Realizing an m-uniform four-chromatic hypergraph with disks

TL;DR

This paper demonstrates the existence of finite point sets in the plane that, regardless of three-coloring, always contain a disk with exactly m points of the same color, extending previous two-color results.

Contribution

It constructs point sets in convex position that guarantee monochromatic disks of size m under any two-coloring, and extends this to three colors, also analyzing limitations with unit disks.

Findings

Existence of point sets with monochromatic disks of size m for any m

Extension of previous two-color results to three colors

Limitations of the construction with unit disks

Abstract

We prove that for every $m$ there is a finite point set $\mathcal{P}$ in the plane such that no matter how $\mathcal{P}$ is three-colored, there is always a disk containing exactly $m$ points, all of the same color.

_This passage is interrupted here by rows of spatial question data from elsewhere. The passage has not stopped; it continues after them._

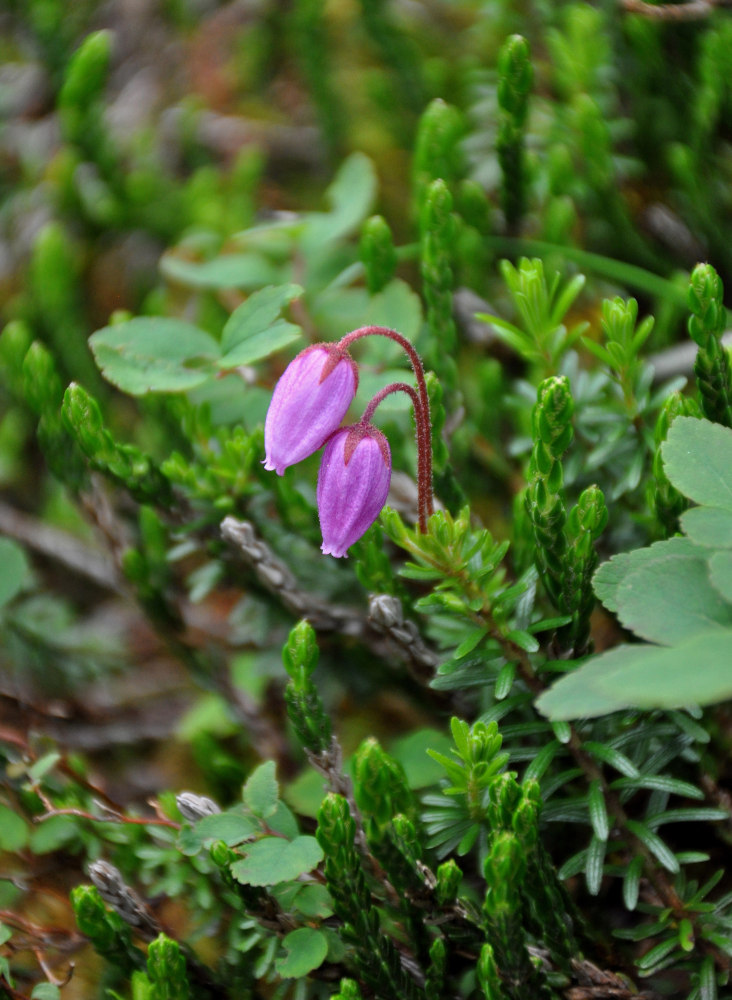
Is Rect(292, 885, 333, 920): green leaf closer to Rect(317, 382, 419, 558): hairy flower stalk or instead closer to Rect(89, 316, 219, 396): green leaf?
Rect(317, 382, 419, 558): hairy flower stalk

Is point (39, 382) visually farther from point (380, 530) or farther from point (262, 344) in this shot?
point (380, 530)

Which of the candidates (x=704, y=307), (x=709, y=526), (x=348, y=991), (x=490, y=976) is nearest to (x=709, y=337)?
(x=704, y=307)

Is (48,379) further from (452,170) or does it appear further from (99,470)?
(452,170)

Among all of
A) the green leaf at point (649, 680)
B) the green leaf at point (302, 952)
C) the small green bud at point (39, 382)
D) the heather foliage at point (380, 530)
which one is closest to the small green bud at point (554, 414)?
the heather foliage at point (380, 530)

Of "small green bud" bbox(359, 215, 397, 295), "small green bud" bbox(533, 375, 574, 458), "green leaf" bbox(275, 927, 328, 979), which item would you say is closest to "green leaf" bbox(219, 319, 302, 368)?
"small green bud" bbox(359, 215, 397, 295)

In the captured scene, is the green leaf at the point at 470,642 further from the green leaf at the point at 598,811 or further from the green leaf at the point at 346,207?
the green leaf at the point at 346,207

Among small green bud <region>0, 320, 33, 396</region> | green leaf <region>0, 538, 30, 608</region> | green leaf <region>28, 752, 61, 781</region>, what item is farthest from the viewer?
small green bud <region>0, 320, 33, 396</region>

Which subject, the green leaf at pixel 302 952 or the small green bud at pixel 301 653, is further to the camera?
the small green bud at pixel 301 653
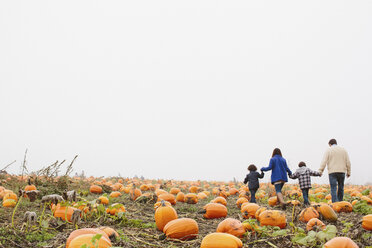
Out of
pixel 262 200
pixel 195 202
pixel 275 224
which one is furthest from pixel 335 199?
pixel 275 224

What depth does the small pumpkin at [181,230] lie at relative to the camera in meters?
4.07

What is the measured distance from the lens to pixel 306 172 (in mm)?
8961

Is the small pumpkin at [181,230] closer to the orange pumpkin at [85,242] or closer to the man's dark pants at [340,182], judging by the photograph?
the orange pumpkin at [85,242]

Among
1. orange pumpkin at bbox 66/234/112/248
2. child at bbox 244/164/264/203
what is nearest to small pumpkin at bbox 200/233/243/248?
orange pumpkin at bbox 66/234/112/248

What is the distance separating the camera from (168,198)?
6.96 m

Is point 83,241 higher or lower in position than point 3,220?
higher

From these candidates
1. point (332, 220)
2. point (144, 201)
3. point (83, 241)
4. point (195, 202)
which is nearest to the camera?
point (83, 241)

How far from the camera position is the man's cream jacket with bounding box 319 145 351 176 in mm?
9132

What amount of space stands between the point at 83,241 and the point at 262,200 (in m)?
7.45

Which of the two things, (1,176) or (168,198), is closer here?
(168,198)

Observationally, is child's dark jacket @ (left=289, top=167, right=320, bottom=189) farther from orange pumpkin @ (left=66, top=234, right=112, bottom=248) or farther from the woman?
orange pumpkin @ (left=66, top=234, right=112, bottom=248)

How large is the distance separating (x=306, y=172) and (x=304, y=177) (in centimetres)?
22

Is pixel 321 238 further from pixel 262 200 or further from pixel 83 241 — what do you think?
pixel 262 200

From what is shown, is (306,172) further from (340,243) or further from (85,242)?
(85,242)
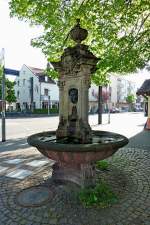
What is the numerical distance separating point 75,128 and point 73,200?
6.64 ft

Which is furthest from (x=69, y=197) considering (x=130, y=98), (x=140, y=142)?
(x=130, y=98)

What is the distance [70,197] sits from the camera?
16.9 ft

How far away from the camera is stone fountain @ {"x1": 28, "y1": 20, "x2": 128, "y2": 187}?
5051 millimetres

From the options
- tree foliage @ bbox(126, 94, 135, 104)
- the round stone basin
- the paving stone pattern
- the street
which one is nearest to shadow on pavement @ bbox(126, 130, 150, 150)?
the street

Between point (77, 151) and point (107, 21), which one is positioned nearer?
point (77, 151)

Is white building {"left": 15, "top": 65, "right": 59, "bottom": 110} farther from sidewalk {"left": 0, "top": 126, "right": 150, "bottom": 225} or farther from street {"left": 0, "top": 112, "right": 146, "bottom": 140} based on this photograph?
sidewalk {"left": 0, "top": 126, "right": 150, "bottom": 225}

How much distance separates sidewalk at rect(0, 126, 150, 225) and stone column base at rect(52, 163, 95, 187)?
0.81 ft

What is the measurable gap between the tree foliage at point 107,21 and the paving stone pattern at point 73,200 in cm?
383

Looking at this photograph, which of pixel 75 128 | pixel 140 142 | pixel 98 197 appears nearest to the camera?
pixel 98 197

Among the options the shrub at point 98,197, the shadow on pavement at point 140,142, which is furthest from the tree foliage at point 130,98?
the shrub at point 98,197

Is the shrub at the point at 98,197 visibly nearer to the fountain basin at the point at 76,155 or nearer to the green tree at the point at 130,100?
the fountain basin at the point at 76,155

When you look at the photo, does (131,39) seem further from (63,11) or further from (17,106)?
(17,106)

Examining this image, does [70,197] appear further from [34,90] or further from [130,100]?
Result: [130,100]

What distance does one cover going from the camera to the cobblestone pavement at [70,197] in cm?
426
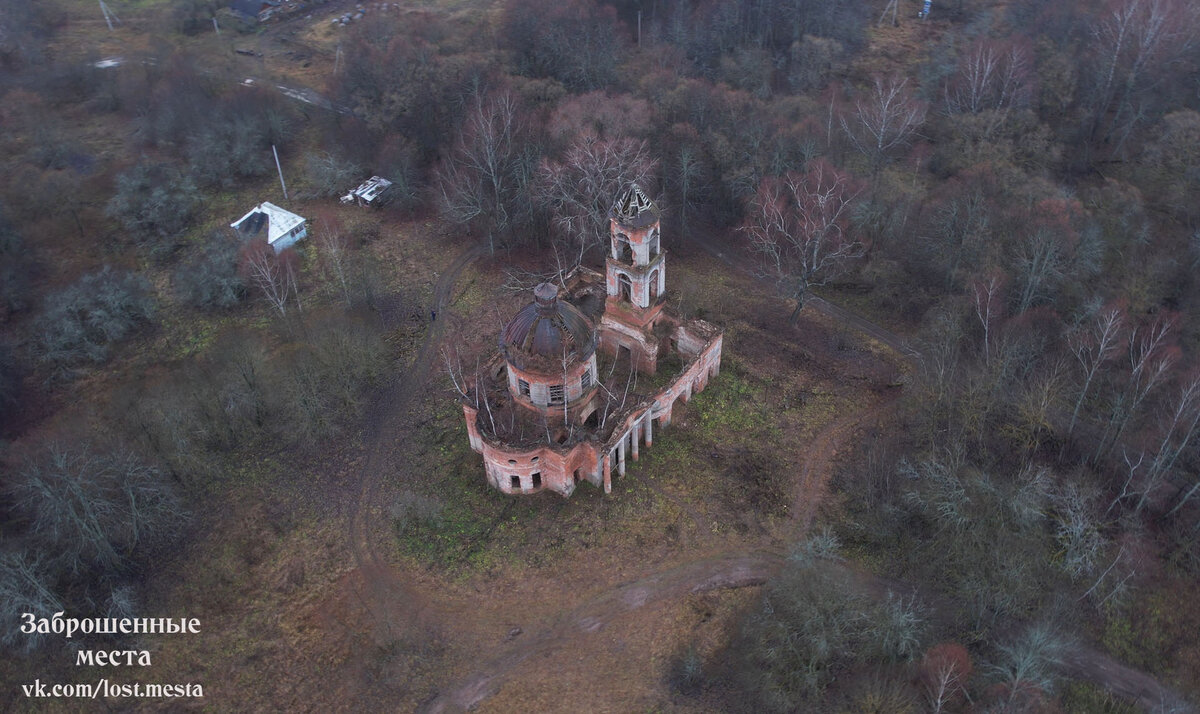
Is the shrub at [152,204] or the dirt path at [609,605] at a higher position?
the shrub at [152,204]

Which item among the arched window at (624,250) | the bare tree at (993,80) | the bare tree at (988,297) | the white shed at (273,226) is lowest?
the white shed at (273,226)

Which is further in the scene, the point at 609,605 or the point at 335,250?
the point at 335,250

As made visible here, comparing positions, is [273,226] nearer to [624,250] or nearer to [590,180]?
[590,180]

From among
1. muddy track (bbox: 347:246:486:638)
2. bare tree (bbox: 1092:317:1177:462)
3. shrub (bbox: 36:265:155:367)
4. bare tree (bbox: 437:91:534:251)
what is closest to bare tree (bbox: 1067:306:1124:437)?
bare tree (bbox: 1092:317:1177:462)

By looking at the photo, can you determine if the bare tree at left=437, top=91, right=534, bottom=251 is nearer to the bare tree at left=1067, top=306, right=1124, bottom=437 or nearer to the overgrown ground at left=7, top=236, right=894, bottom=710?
the overgrown ground at left=7, top=236, right=894, bottom=710

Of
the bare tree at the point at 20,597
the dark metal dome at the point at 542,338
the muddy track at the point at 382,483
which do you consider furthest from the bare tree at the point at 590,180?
the bare tree at the point at 20,597

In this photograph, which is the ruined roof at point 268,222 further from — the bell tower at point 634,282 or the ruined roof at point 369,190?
the bell tower at point 634,282

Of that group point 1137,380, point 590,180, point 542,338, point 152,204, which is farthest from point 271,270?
point 1137,380
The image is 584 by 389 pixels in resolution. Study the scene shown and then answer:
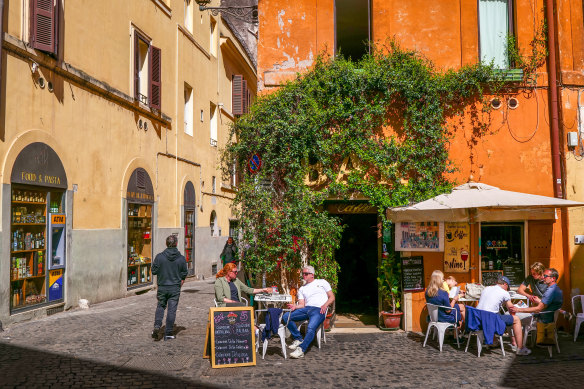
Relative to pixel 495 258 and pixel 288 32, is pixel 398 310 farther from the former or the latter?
pixel 288 32

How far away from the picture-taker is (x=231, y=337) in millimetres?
7242

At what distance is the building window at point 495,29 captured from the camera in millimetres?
10359

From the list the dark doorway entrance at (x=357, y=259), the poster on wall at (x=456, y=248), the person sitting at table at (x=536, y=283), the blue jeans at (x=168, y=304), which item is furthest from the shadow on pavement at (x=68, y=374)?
the dark doorway entrance at (x=357, y=259)

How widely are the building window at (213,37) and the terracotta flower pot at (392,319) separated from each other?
50.7 ft

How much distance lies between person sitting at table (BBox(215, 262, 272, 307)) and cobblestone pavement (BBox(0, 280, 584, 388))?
86 centimetres

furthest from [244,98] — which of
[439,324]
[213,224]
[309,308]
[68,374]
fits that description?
[68,374]

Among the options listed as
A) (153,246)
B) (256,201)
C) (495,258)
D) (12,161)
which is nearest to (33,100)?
(12,161)

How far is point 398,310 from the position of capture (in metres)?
9.81

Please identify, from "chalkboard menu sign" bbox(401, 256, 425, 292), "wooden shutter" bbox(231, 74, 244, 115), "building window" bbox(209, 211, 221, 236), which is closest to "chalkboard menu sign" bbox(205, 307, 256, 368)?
"chalkboard menu sign" bbox(401, 256, 425, 292)

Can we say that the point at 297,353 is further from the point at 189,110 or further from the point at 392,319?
the point at 189,110

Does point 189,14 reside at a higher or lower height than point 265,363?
higher

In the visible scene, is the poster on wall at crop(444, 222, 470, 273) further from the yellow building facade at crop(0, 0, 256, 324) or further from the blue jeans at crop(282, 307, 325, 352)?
the yellow building facade at crop(0, 0, 256, 324)

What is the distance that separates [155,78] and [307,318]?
33.9ft

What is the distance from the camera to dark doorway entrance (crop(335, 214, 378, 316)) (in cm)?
1370
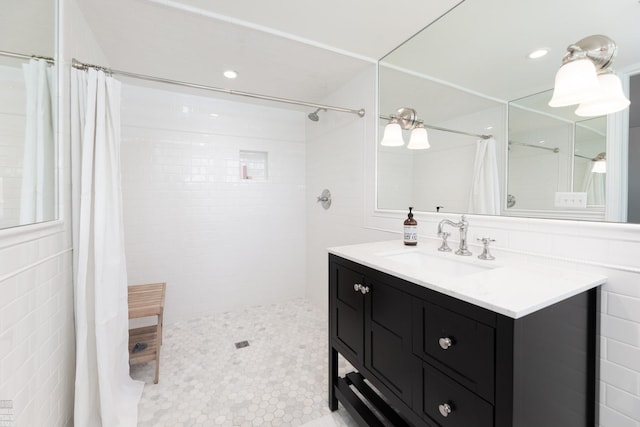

This improves a result of Pach, Tardos and T\'oth who proved the same for two colors. The main ingredient of the construction is a subconstruction whose points are in convex position. Namely, we show that for every $m$ there is a finite point set $\mathcal{P}$ in the plane in convex position such that no matter how $\mathcal{P}$ is two-colored, there is always a disk containing exactly $m$ points, all of the same color. We also prove that for unit disks no similar construction can work, and several other results.